Returning to Cleveland in 1850, Dr. Newberry practiced medicine, became active in the Cleveland Academy of Natural Science, and was the first President of the Cleveland YMCA. In the mid-1850's he was selected to join three major expeditions in the West and was responsible for making a number of important geological discoveries. The most dramatic was an expedition led by Lt. Joseph C. Ives (organized by the U.S. Army) to sail up the Colorado River from the Gulf of California in 1857-58. Their steamboat broke up near the present site of Hoover Dam, but they went on anyway to the Grand Canyon, making the descent from the south rim, and Newberry became the first scientist to do geological work there. In 1859 Newberry was the scientist for the expedition led by Capt. J. N. Macomb that left from Santa Fe to explore the Grand and Green Rivers that feed into the Colorado. In the mid-1850's he had helped map central Oregon where a volcano crater was later named in his honor.

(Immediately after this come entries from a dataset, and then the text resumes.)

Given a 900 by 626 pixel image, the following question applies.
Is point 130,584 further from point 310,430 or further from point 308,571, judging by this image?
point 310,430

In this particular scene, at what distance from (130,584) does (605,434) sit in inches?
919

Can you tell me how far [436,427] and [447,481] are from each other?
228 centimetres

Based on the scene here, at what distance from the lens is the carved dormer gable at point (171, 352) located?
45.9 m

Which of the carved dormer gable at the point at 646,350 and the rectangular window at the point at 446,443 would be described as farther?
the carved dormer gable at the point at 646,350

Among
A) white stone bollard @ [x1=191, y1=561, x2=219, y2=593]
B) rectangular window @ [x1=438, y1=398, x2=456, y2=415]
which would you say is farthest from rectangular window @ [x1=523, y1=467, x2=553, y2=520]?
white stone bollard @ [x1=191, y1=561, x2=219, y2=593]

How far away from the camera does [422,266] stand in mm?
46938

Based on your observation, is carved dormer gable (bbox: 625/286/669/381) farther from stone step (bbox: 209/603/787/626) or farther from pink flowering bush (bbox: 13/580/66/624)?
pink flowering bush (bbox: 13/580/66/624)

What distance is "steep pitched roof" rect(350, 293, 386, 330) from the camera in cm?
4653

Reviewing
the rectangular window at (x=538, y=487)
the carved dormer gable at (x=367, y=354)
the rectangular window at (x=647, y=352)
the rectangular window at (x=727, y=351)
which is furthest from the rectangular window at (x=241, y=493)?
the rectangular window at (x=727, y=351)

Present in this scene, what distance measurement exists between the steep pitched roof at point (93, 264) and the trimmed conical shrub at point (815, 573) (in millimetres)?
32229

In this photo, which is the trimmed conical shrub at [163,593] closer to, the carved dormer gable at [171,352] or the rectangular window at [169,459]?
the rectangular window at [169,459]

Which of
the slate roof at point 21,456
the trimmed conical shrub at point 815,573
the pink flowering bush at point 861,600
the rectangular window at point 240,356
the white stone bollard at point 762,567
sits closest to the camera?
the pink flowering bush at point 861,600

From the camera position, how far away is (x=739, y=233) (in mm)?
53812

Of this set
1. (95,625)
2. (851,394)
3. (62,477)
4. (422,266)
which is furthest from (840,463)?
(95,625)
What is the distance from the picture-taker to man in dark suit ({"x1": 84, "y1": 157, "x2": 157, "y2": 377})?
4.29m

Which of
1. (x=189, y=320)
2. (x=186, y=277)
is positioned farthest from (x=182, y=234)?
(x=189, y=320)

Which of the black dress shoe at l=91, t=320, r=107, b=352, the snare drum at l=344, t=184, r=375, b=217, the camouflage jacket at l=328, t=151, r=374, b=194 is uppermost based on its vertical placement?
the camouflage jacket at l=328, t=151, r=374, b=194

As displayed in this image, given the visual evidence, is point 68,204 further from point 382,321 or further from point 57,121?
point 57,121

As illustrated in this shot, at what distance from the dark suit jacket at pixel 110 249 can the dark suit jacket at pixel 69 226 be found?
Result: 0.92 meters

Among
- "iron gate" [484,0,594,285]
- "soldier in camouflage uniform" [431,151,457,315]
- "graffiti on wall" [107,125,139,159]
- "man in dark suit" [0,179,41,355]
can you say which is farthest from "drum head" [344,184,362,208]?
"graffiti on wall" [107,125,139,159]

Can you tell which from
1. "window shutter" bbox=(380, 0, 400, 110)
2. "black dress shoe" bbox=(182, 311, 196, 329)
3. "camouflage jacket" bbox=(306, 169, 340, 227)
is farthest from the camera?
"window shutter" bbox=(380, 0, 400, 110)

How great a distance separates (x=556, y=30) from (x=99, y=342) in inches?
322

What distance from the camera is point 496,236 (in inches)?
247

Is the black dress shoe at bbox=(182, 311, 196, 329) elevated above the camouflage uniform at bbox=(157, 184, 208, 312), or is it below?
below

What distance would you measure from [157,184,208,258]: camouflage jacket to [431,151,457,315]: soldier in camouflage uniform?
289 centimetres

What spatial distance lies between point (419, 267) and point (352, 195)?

Although a doctor by profession, Newberry won renown as a geologist and scientist. During the Civil War he held an appointment with the Sanitary Commission in the Mississippi Valley and was on hand to witness the battles around Chattanooga. He later filed an extensive report of his activities and observations. In 1866 he joined the faculty of the School of Mines at Columbia University where he remained for 24 years, although maintaining a home in Cleveland as well. He headed the Ohio Geological Survey for many years, and published a notable Geological Map of Ohio in 1872. In 1888 he became a founder of the Geological Society of America. He published over 200 scientific papers and reports during his lifetime. He died in New Haven in 1892, but was buried at Lakeview Cemetery in Cleveland. Dr. Newberry was survived by seven children. Some of his papers are at the New York Botanical Society and others at the Cleveland Museum of Natural History. A definitive biography of this important 19TH century scientist has yet to be written.